Quote the lines from the line holding "As observable in" to the very end of the listing, exactly, and no others.

__________________________________________________

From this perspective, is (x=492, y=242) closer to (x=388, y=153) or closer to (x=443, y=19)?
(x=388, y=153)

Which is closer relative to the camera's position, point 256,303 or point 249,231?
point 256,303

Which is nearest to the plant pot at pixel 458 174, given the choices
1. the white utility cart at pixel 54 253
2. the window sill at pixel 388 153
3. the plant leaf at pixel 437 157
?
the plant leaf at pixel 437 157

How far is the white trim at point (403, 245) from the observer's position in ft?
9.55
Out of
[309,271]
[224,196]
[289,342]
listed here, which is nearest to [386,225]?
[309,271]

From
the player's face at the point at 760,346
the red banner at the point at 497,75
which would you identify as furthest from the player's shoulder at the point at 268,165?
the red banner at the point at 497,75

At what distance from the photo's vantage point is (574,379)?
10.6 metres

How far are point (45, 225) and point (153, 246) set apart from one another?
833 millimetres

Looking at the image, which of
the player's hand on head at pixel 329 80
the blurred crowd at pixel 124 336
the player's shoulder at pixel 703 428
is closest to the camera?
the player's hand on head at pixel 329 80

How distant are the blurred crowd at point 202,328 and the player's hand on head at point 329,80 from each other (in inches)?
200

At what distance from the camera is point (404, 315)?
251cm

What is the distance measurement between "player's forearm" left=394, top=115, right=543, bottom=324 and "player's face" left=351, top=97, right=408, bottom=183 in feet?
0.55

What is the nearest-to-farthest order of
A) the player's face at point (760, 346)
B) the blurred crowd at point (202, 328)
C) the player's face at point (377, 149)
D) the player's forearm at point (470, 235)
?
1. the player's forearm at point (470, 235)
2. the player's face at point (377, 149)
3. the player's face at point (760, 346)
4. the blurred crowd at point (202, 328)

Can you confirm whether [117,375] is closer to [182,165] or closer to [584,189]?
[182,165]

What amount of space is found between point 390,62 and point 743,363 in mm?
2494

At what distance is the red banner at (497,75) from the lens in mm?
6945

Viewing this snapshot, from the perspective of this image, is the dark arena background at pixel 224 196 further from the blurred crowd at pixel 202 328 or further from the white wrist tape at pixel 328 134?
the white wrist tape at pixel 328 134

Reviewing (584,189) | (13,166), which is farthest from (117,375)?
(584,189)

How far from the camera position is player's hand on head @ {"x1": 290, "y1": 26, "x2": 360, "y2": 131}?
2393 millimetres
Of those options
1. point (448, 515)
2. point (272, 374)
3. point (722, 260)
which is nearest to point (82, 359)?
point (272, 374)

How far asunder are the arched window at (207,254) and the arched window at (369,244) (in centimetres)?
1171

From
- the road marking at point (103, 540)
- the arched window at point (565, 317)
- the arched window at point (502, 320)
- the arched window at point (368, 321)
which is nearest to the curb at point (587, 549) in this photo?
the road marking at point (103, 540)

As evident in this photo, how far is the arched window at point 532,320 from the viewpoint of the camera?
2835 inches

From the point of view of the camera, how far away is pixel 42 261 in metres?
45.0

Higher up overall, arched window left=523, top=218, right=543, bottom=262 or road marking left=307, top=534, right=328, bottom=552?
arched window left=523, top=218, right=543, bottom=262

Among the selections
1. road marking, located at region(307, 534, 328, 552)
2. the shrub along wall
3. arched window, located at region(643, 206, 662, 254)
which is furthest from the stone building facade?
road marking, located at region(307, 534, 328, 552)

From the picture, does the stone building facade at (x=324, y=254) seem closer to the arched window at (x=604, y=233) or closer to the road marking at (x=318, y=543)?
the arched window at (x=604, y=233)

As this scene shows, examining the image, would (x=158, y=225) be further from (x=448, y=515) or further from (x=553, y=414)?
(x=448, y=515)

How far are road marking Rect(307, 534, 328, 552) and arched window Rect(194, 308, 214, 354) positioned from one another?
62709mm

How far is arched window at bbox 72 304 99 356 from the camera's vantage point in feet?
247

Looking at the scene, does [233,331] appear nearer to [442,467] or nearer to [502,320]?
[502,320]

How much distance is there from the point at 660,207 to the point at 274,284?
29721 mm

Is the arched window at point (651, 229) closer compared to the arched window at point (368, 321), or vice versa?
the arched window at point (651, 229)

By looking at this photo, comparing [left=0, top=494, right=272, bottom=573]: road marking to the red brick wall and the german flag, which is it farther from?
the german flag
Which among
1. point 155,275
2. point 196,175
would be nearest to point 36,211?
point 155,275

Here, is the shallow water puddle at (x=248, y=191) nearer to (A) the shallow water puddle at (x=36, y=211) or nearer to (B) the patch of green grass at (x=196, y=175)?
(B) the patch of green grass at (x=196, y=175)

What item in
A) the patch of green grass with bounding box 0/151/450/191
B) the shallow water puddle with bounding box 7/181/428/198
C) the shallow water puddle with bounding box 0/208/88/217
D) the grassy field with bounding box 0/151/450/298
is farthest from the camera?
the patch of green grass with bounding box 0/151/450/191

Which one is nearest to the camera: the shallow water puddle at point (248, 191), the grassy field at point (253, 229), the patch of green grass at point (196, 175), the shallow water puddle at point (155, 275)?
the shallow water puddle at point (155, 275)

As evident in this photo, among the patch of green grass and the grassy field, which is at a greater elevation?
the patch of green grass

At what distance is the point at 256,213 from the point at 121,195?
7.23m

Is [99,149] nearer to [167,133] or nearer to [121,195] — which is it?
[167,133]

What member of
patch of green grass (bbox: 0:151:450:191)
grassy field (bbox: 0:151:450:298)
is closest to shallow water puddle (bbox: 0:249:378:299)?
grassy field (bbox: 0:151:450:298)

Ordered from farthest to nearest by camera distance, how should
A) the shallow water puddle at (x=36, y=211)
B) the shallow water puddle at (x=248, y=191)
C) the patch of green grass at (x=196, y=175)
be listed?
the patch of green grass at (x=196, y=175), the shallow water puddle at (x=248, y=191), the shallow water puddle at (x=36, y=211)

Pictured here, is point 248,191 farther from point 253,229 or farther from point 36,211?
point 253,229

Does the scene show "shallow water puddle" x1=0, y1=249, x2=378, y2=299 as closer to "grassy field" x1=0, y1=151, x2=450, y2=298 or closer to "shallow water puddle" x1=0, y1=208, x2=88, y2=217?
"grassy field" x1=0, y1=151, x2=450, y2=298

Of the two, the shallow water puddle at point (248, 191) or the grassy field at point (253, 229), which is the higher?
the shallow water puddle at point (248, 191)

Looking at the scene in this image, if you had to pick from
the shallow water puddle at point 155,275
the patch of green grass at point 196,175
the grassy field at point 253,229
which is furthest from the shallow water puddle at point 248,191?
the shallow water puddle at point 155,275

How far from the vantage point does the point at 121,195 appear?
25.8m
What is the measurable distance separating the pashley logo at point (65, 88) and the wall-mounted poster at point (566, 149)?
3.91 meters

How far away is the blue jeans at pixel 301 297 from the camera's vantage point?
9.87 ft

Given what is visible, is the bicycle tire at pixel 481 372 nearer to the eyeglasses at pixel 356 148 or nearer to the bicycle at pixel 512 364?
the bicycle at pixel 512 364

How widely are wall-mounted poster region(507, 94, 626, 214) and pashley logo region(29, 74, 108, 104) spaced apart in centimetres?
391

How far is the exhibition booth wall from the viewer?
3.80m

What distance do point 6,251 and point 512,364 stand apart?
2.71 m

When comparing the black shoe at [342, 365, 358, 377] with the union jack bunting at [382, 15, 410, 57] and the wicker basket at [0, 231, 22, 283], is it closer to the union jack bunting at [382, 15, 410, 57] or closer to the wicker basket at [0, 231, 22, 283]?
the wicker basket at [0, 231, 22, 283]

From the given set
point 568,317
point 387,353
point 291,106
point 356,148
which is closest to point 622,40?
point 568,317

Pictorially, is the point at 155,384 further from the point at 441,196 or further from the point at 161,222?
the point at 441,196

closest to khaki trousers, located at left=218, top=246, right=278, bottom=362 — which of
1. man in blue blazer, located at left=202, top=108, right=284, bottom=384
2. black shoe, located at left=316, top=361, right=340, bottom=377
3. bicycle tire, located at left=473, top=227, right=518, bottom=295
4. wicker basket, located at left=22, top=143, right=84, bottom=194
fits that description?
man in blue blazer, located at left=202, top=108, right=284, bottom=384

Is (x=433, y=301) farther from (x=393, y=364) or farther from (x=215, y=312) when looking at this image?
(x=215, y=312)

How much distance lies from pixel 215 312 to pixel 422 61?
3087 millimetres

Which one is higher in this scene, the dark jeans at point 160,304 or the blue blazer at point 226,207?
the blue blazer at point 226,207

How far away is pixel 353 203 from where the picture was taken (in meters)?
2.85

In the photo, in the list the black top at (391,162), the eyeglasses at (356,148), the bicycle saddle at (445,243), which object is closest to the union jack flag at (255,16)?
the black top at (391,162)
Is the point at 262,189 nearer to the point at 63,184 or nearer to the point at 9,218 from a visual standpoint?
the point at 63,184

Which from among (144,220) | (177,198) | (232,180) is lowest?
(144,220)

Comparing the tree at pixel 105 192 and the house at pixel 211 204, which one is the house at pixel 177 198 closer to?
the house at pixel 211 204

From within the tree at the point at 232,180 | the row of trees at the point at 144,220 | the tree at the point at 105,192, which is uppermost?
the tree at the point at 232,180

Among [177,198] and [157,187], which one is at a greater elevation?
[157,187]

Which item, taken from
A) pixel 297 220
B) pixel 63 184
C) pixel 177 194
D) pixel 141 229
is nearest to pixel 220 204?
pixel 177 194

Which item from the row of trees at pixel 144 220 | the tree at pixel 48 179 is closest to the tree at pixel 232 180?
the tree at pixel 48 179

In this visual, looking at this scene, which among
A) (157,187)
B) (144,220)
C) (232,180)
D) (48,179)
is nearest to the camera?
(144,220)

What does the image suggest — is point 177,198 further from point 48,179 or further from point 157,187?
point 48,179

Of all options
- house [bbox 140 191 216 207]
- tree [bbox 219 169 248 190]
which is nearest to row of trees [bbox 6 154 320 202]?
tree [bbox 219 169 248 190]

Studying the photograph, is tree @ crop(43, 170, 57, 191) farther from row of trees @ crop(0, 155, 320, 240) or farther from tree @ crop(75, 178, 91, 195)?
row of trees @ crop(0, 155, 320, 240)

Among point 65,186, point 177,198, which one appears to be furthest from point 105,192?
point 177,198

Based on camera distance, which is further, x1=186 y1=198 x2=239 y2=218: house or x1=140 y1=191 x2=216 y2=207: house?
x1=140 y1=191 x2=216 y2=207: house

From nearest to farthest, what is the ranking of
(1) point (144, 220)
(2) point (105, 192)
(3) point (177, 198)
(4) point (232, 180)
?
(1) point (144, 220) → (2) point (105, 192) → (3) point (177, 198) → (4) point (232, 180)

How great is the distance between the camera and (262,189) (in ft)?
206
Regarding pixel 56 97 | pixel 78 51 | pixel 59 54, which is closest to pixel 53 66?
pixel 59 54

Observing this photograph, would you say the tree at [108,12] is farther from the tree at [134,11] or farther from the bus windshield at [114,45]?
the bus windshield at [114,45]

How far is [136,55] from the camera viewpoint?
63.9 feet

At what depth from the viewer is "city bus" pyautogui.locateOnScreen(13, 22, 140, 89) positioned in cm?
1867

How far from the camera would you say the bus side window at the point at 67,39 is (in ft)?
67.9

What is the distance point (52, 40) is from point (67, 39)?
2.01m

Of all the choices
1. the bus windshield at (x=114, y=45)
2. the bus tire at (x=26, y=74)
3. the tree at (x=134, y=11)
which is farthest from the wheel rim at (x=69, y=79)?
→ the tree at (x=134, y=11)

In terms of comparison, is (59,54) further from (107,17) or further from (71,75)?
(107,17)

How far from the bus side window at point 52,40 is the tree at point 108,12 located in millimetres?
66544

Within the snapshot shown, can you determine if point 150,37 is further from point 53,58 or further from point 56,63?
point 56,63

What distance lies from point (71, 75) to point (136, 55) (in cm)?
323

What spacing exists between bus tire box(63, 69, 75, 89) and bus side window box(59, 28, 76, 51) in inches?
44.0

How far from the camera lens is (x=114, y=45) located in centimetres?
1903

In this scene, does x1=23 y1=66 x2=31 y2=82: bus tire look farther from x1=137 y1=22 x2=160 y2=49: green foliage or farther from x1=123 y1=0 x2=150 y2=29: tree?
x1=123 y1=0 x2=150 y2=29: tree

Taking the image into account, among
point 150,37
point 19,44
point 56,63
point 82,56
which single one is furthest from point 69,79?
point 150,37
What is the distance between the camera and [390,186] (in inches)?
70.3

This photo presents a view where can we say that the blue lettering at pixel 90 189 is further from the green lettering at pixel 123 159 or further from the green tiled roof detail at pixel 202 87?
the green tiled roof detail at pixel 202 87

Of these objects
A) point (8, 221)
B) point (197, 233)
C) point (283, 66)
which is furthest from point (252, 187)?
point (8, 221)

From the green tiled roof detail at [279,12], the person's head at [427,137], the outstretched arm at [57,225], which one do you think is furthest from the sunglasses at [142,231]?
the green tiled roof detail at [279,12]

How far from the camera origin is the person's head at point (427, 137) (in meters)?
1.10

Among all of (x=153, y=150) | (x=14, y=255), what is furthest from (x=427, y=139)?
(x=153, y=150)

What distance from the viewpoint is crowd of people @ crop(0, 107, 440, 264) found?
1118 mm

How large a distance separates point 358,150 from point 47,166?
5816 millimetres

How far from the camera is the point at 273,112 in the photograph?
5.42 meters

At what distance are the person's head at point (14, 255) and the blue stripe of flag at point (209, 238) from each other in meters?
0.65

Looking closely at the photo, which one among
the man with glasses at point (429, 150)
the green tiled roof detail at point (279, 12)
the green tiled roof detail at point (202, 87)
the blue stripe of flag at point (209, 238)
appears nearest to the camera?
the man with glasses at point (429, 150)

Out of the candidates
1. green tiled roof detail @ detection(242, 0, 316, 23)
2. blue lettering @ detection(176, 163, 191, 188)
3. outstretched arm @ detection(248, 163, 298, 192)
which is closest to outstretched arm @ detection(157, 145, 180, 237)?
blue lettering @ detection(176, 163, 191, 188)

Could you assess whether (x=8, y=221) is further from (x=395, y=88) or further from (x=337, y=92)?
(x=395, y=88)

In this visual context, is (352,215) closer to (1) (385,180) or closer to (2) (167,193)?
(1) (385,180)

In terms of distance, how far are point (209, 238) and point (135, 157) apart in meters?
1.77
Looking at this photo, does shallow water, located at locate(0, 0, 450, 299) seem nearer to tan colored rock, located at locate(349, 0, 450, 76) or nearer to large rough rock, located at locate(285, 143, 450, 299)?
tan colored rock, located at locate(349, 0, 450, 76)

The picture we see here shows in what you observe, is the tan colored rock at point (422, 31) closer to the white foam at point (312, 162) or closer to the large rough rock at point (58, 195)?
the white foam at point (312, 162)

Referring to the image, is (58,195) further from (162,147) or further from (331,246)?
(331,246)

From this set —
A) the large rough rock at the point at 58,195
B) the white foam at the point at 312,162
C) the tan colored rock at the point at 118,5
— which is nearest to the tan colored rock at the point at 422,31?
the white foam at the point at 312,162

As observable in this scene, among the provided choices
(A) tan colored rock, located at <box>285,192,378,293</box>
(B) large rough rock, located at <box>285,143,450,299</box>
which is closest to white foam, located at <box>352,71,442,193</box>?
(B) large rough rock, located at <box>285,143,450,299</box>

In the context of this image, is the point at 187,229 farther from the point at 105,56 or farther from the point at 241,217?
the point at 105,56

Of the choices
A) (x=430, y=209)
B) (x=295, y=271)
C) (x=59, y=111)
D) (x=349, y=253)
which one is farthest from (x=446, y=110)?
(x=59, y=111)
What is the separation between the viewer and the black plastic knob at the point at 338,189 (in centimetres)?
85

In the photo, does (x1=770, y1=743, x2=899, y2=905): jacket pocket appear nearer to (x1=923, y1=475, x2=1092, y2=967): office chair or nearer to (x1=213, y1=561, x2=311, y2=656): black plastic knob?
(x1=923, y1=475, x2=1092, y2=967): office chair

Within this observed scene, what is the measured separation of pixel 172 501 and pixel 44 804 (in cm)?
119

__________________________________________________

_FINAL RESULT_
As observable in this scene, among the provided choices
(A) tan colored rock, located at <box>285,192,378,293</box>
(B) large rough rock, located at <box>285,143,450,299</box>
which is closest to white foam, located at <box>352,71,442,193</box>?
(B) large rough rock, located at <box>285,143,450,299</box>

In the context of this image, is the point at 187,229 farther from the point at 105,56 or farther from the point at 241,217?
the point at 105,56

Of the choices
A) (x=430, y=209)
B) (x=295, y=271)
C) (x=59, y=111)
D) (x=349, y=253)
which one is farthest from (x=446, y=110)?
(x=59, y=111)
What is the separation between the viewer and the black plastic knob at the point at 338,189 (in centimetres)?
85

In the photo, does (x1=770, y1=743, x2=899, y2=905): jacket pocket appear nearer to (x1=923, y1=475, x2=1092, y2=967): office chair or nearer to (x1=213, y1=561, x2=311, y2=656): black plastic knob?
(x1=923, y1=475, x2=1092, y2=967): office chair

Within this observed scene, what is the measured separation of pixel 172 501 and pixel 44 804 (in cm)?
119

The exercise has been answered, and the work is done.